Anderson’s stuffing recipe offers 4 flavor combinations to choose from
I swapped turkey stock for vegetable broth since I don’t eat meat products, and I left out the thyme as a personal preference.
Anderson also offers four add-on combinations to give the dish more flavor — sausage and bell peppers, oysters and hard-boiled eggs, walnuts and apples, and sautéed fennel bulb and dried apricots. I opted for the last combo.
Most of the prep work involved chopping veggies
This recipe was quick to put together. For the base, I simply dumped the stuffing mixture in a large bowl and added freshly chopped parsley.
I got to work mincing the garlic and chopping the onion, celery, fennel bulb, sage, and dried apricots.
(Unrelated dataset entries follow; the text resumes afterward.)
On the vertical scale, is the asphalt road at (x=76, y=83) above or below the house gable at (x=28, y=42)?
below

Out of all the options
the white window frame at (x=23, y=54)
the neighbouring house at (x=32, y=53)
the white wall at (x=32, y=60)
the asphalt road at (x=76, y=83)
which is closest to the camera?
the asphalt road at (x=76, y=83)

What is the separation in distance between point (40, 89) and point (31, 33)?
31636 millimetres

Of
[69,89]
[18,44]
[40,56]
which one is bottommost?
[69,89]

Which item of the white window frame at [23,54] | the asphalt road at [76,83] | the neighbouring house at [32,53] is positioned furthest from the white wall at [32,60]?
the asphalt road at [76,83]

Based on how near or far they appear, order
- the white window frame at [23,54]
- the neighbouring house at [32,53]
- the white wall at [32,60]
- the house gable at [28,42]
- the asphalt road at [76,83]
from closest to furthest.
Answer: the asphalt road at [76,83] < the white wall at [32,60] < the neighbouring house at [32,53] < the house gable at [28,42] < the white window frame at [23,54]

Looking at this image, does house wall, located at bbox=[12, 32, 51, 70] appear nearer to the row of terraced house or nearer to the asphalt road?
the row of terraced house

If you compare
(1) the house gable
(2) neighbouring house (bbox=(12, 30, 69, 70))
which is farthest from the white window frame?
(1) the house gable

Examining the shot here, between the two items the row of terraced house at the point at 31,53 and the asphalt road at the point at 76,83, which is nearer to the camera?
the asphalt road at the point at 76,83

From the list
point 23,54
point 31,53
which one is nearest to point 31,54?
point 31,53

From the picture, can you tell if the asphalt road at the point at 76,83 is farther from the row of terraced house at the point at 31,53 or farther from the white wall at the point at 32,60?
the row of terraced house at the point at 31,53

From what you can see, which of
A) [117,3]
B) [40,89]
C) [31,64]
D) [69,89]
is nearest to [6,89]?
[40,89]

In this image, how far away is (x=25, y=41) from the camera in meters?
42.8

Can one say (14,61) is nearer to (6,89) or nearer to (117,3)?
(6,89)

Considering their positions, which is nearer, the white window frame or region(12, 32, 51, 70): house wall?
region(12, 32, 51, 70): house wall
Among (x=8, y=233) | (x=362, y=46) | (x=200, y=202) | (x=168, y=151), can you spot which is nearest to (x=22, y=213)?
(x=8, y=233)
Aside from the hands-off baking portion of the process, this step took the longest.
Then I cooked the veggies, sage, garlic, salt, and pepper in a pan until the mix started to soften.
After combining the sautéed mixture with the boxed stuffing and vegetable broth, I mixed in the dried apricots and pressed everything down into a glass baking dish.
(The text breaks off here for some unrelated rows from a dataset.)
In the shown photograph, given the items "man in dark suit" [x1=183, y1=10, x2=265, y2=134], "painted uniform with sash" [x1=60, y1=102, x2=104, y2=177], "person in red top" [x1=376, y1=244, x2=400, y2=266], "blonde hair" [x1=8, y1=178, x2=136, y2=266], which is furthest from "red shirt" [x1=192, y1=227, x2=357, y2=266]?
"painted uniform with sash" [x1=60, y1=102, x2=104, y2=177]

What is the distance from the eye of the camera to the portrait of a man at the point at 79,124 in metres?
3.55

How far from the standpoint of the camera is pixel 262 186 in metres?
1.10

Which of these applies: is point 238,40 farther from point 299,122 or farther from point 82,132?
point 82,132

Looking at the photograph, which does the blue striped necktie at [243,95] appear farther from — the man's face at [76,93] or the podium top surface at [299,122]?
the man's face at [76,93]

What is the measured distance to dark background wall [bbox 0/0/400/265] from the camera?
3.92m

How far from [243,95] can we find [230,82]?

I covered the whole thing with foil and let it bake for 45 minutes at 350 degrees Fahrenheit, before removing the metal topping and cooking it for an additional 15 minutes at 400 degrees Fahrenheit.
The stuffing turned out crispy and flavorful
I was worried this recipe would turn out too soggy since it’s meant to be a wet dressing, but it actually baked up really well. It came out of the oven with a soft, almost creamy center and an extra-crispy exterior.
The sautéed veggies made for a very savory flavor profile, and I couldn’t even taste the celery.
I was also a little unsure about the apricots, but they added a touch of sweetness and melted in my mouth, which was a nice addition to the various textures.
Anderson’s easy stuffing was my favorite, but all of these recipes would be worth making again with a few tweaks
If I had to choose a favorite, I’d go for Anderson’s unique stuffing.
I was surprised by how much I enjoyed the fennel-and-apricot combination — it added an interesting twist while remaining true to the traditional dish. Plus this recipe was the quickest and easiest to make.
I also loved the flavor of Garten’s herby stuffing with the rosemary and apple, but I’d leave out the almonds and use less broth next time.
Deen’s recipe had an enjoyable savory, buttery flavor, but it needed far less stock to fix the texture. I think adding more bread instead of as many crackers would also help.
For Drummond’s stuffing, I’d use slightly less broth for an even better texture and way less celery to help the flavor of the sautéed veggies and fresh herbs shine.